A lot of datasets in one hdf5 file -> rapidly increasing memory

Hello everyone,
I’m planning to use hdf5 to store a lot of image datasets with some metadata in one hdf5 file. Ideally there will be a lot of groups, each group will contain one frame consisting of different images and some metadata.
I tried different ways to realize this, but in the end there is always one problem: There seemed to be something like a memory leak. With every iteration (create, write, close a dataset or group) the main memory increases rapidly.

I found only one solution, close the library by “H5close()”. But this isn’t a usable way for me because it seems too much of time.

Some information about what I use:
HDF5 1.8.10 or 1.8.9
Visual Studio 2010
Windows 7

As mentioned before, I tried a lot of things:
• Use High level and low level API
• Use garbage collector with property lists
• Use “close” commands in every iteration for datasets, spaces and file
• Use flush or something similar
• Trying to manually free the memory
• Some other stuff

My questions are:
How can I avoid the library to allocate so much working memory?
How can I free the memory in every iteration?
Would you store these data in another way? Maybe there is a better way / strategy to store a lot of groups with many images and metadata in hfd5.

I attached a simple program to show the problem. It only opens one hdf5 and writes some datasets (to simplify with small datasets and without groups). As you can see the memory will increase rapidly.

Thanks a lot in advanced!
Nils

···

*********************************************

Sample code:
       hid_t file_id, dataset, intType, dataspace;
       hsize_t dims[RANK]={2,3};
       int data[6]={1,2,3,4,5,6};
       herr_t status;
       int count = 0;

       //for dataset name
       char datasetName[256];

       intType= H5Tcopy(H5T_NATIVE_INT);
       dataspace = H5Screate_simple(RANK, dims, NULL);

       /* create a HDF5 file */
       file_id = H5Fcreate ("hdf_test.h5", H5F_ACC_TRUNC, H5P_DEFAULT, H5P_DEFAULT);

       for(int i = 0; i <= 32000; i++){
             sprintf(datasetName, "/dset_%05d", i);
             //dataset = H5Gcreate(file_id, datasetName.str().c_str(), H5P_DEFAULT, H5P_DEFAULT, H5P_DEFAULT);

             //Create integer type dataset
             dataset = H5Dcreate(file_id, datasetName, intType, dataspace, H5P_DEFAULT, H5P_DEFAULT, H5P_DEFAULT);

             //Release hdf5 dataset and flush file
             H5Fflush(file_id,H5F_SCOPE_GLOBAL);
             H5Dclose(dataset);

             Sleep(100);
             count++;
       
       }

       /* close file */
       status = H5Fclose (file_id);

Hi Nils,

Hello everyone,
I’m planning to use hdf5 to store a lot of image datasets with some metadata in one hdf5 file. Ideally there will be a lot of groups, each group will contain one frame consisting of different images and some metadata.
I tried different ways to realize this, but in the end there is always one problem: There seemed to be something like a memory leak. With every iteration (create, write, close a dataset or group) the main memory increases rapidly.

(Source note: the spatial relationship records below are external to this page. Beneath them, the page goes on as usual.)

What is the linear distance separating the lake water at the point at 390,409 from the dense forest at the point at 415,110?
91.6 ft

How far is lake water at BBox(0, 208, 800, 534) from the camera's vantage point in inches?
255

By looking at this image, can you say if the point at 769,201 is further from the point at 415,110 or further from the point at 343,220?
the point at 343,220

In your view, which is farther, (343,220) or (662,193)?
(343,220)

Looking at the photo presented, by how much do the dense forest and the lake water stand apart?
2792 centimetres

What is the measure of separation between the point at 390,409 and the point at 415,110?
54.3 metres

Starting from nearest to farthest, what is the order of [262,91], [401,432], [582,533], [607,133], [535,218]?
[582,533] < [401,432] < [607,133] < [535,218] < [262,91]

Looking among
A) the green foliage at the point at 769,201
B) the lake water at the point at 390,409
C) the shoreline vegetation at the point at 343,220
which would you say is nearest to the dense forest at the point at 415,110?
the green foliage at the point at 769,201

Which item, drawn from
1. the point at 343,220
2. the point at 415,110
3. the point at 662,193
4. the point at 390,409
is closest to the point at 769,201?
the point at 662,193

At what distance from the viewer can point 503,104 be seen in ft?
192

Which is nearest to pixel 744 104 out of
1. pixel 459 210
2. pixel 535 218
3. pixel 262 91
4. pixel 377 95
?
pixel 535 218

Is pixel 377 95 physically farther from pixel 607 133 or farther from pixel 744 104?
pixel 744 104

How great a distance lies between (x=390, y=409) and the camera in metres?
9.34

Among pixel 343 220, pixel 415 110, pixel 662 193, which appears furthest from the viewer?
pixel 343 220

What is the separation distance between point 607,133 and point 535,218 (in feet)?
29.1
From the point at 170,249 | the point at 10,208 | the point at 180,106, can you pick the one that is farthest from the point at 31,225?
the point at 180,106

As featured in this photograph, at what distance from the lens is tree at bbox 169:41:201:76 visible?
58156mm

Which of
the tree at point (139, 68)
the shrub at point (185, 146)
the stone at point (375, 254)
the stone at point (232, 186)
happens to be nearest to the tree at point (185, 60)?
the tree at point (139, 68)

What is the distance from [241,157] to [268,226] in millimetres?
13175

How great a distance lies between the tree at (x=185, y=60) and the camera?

I found only one solution, close the library by “H5close()”. But this isn’t a usable way for me because it seems too much of time.

Some information about what I use:
HDF5 1.8.10 or 1.8.9
Visual Studio 2010
Windows 7

As mentioned before, I tried a lot of things:
• Use High level and low level API
• Use garbage collector with property lists
• Use “close” commands in every iteration for datasets, spaces and file
• Use flush or something similar
• Trying to manually free the memory
• Some other stuff

My questions are:
How can I avoid the library to allocate so much working memory?
How can I free the memory in every iteration?
Would you store these data in another way? Maybe there is a better way / strategy to store a lot of groups with many images and metadata in hfd5.

I attached a simple program to show the problem. It only opens one hdf5 and writes some datasets (to simplify with small datasets and without groups). As you can see the memory will increase rapidly.

  HDF5 uses internal free lists for memory it allocates. You could try calling H5garbage_collect() in your loop and see if that makes a difference. (But, in the long-run, it shouldn't matter, since the memory that HDF5 uses while creating one dataset will be re-used for creating the next)

  Quincey

···

On Nov 21, 2012, at 3:04 AM, Ceratos@gmx.de wrote:
  

Thanks a lot in advanced!
Nils

*********************************************

Sample code:
      hid_t file_id, dataset, intType, dataspace;
      hsize_t dims[RANK]={2,3};
      int data[6]={1,2,3,4,5,6};
      herr_t status;
      int count = 0;

      //for dataset name
      char datasetName[256];

      intType= H5Tcopy(H5T_NATIVE_INT);
      dataspace = H5Screate_simple(RANK, dims, NULL);

      /* create a HDF5 file */
      file_id = H5Fcreate ("hdf_test.h5", H5F_ACC_TRUNC, H5P_DEFAULT, H5P_DEFAULT);

      for(int i = 0; i <= 32000; i++){
            sprintf(datasetName, "/dset_%05d", i);
            //dataset = H5Gcreate(file_id, datasetName.str().c_str(), H5P_DEFAULT, H5P_DEFAULT, H5P_DEFAULT);

            //Create integer type dataset
            dataset = H5Dcreate(file_id, datasetName, intType, dataspace, H5P_DEFAULT, H5P_DEFAULT, H5P_DEFAULT);

            //Release hdf5 dataset and flush file
            H5Fflush(file_id,H5F_SCOPE_GLOBAL);
            H5Dclose(dataset);

            Sleep(100);
            count++;

      }

      /* close file */
      status = H5Fclose (file_id);

_______________________________________________
Hdf-forum is for HDF software users discussion.
Hdf-forum@hdfgroup.org
http://mail.hdfgroup.org/mailman/listinfo/hdf-forum_hdfgroup.org

Maybe for clarification:
What I really want is to save the frames (one group with different images
and metadata) continuously in one hdf5.
At the beginning I create only one file without a frame. Continuously the
frames arrive and I want to append them to the file.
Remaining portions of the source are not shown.